INTRODUCTION: Stereotactic body radiation therapy (SBRT) is an area of active investigation for treatment of prostate cancer. In our phase I dose-escalation study, maximum-tolerated dose (MTD) was not reached, and subsequently phase II study has been completed. The purpose of this article is to review our experiences of dose-escalated SBRT for localized prostate cancer. METHODS AND MATERIALS: Patients enrolled to phase I/II study from 2006 to 2011 were reviewed. Prescription dose groups were 45, 47.5, and 50 Gray (Gy) in five fractions over 2.5 weeks. Toxicity and quality of life questionnaire data were collected and analyzed. Descriptive statistics were obtained in the form of means, medians, and ranges for the continuous variables, and frequencies and percentages for the categoric variables. RESULTS: Ninety-one patients were enrolled from five institutions. Median follow-up for prostate specific antigen (PSA) evaluation was 42 months. PSA control remains at 99%. While the MTD was not reached in the phase I study, excess high grade rectal toxicity (10.6%) was noted in the phase II study. The 13 patients treated to 50 Gy in the phase I study that did not have high grade rectal toxicity, in retrospect met these parameters and have not had further events on longer follow-up. CONCLUSION: Prostate specific antigen control rate, even for patients with intermediate risk, is thus far excellent at these dose levels. This study provides a platform for exploration of SBRT based clinical trials aimed at optimizing outcome for intermediate and high risk patients. High grade toxicities specifically related to the rectum were observed in a small but meaningful minority at the highest dose level. Dose constraints based on physiologic parameters have been defined to mitigate this risk, and strategies to minimize rectal exposure to such doses are being explored.

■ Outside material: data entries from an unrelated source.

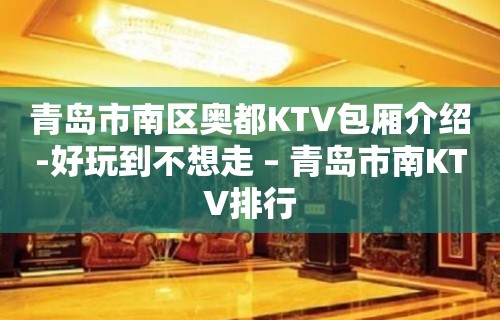 青岛市南区奥都KTV包厢介绍-好玩到不想走 – 青岛市南KTV排行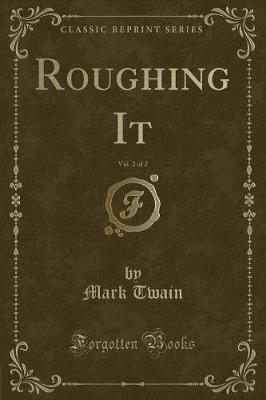 Book cover for Roughing It, Vol. 2 of 2 (Classic Reprint)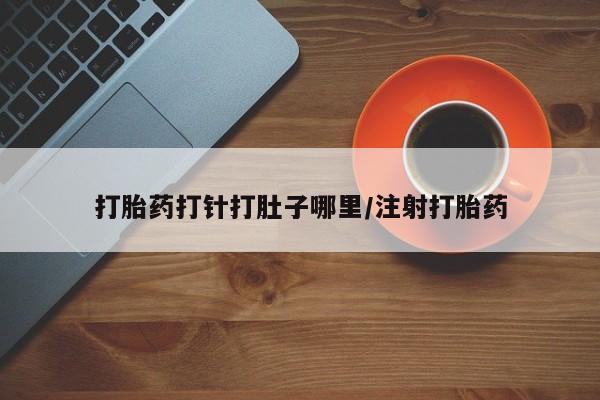 堕胎药怎么购买打胎药打针打肚子哪里/注射打胎药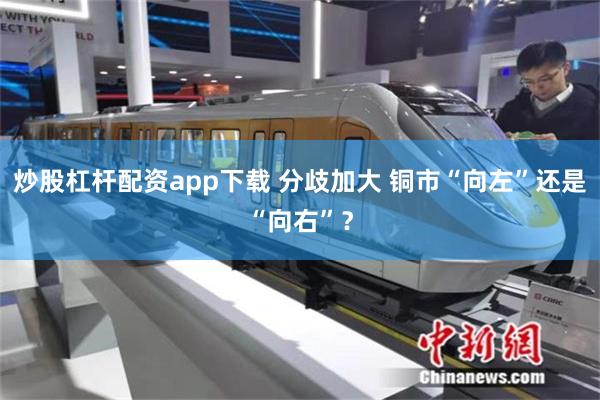 炒股杠杆配资app下载 分歧加大 铜市“向左”还是“向右”？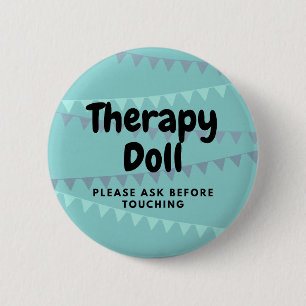 Badge Rond 5 Cm Bouton de Poupée de Thérapie Réaliste, Veuillez De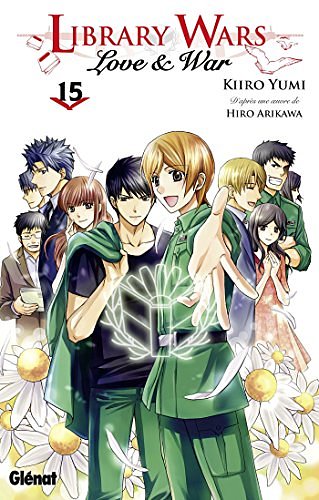 Cover Art for 9782344013595, Library Wars, Tome 15 : by Kiiro Yumi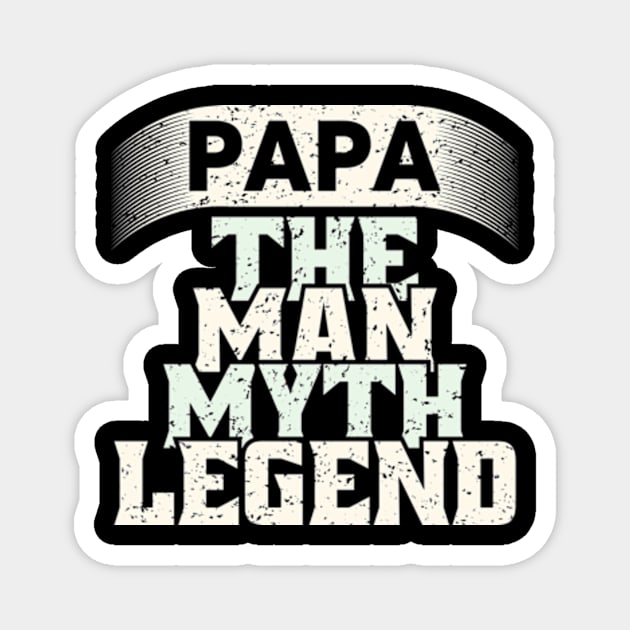 The Man The Myth The Legend Shirt for Mens Papa Dad Daddy Magnet by teenices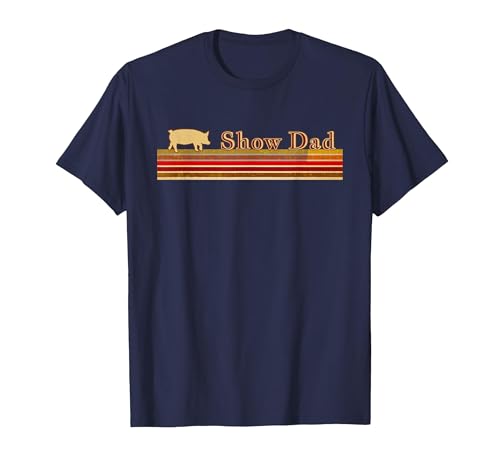 Showing Cattle T-Shirts And Apparel Show Dad - Fun Distressed Look for Showing Pigs T-Shirt - size chart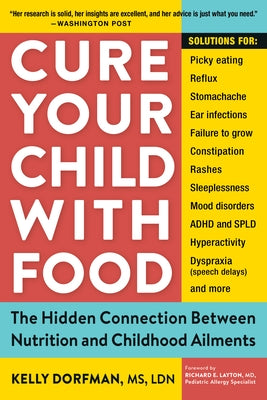 Cure Your Child with Food: The Hidden Connection Between Nutrition and Childhood Ailments by Dorfman, Kelly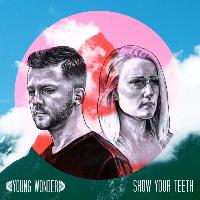 Young Wonder - Show Your Teeth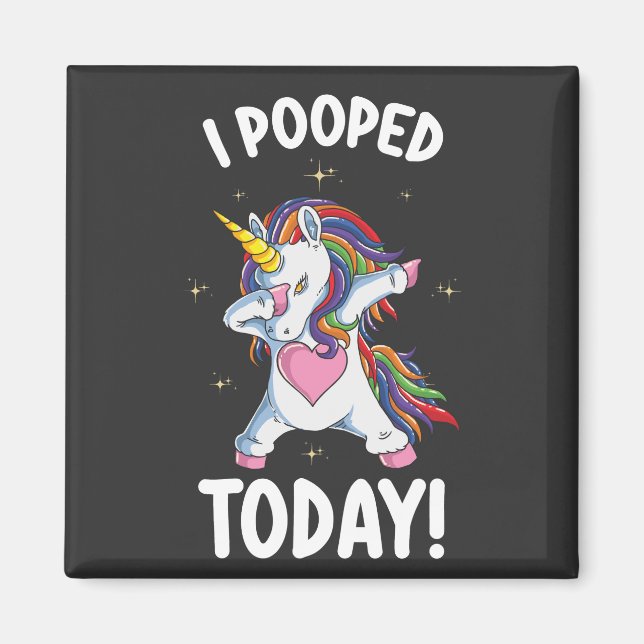 Imán Unicornio Divertido que Defecó Hoy (Frente)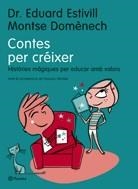 Contes per créixer | 9788497081788 | Estivill, Eduard ; Domènech, Montse | Llibres.cat | Llibreria online en català | La Impossible Llibreters Barcelona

Predictors of rectal tolerance observed in a dose-escalated phase 1-2 trial of stereotactic body radiation therapy for prostate cancer.

PURPOSE: To convey the occurrence of isolated cases of severe rectal toxicity at the highest dose level tested in 5-fraction stereotactic body radiation therapy (SBRT) for localized prostate cancer; and to rationally test potential causal mechanisms to guide future studies and experiments to aid in mitigating or altogether avoiding such severe bowel injury. METHODS AND MATERIALS: Clinical and treatment planning data were analyzed from 91 patients enrolled from 2006 to 2011 on a dose-escalation (45, 47.5, and 50 Gy in 5 fractions) phase 1/2 clinical study of SBRT for localized prostate cancer. RESULTS: At the highest dose level, 6.6% of patients treated (6 of 91) developed high-grade rectal toxicity, 5 of whom required colostomy. Grade 3+ delayed rectal toxicity was strongly correlated with volume of rectal wall receiving 50 Gy >3 cm(3) (P<.0001), and treatment of >35% circumference of rectal wall to 39 Gy (P=.003). Grade 2+ acute rectal toxicity was significantly correlated with treatment of >50% circumference of rectal wall to 24 Gy (P=.010). CONCLUSION: Caution is advised when considering high-dose SBRT for treatment of tumors near bowel structures, including prostate cancer. Threshold dose constraints developed from physiologic principles are defined, and if respected can minimize risk of severe rectal toxicity.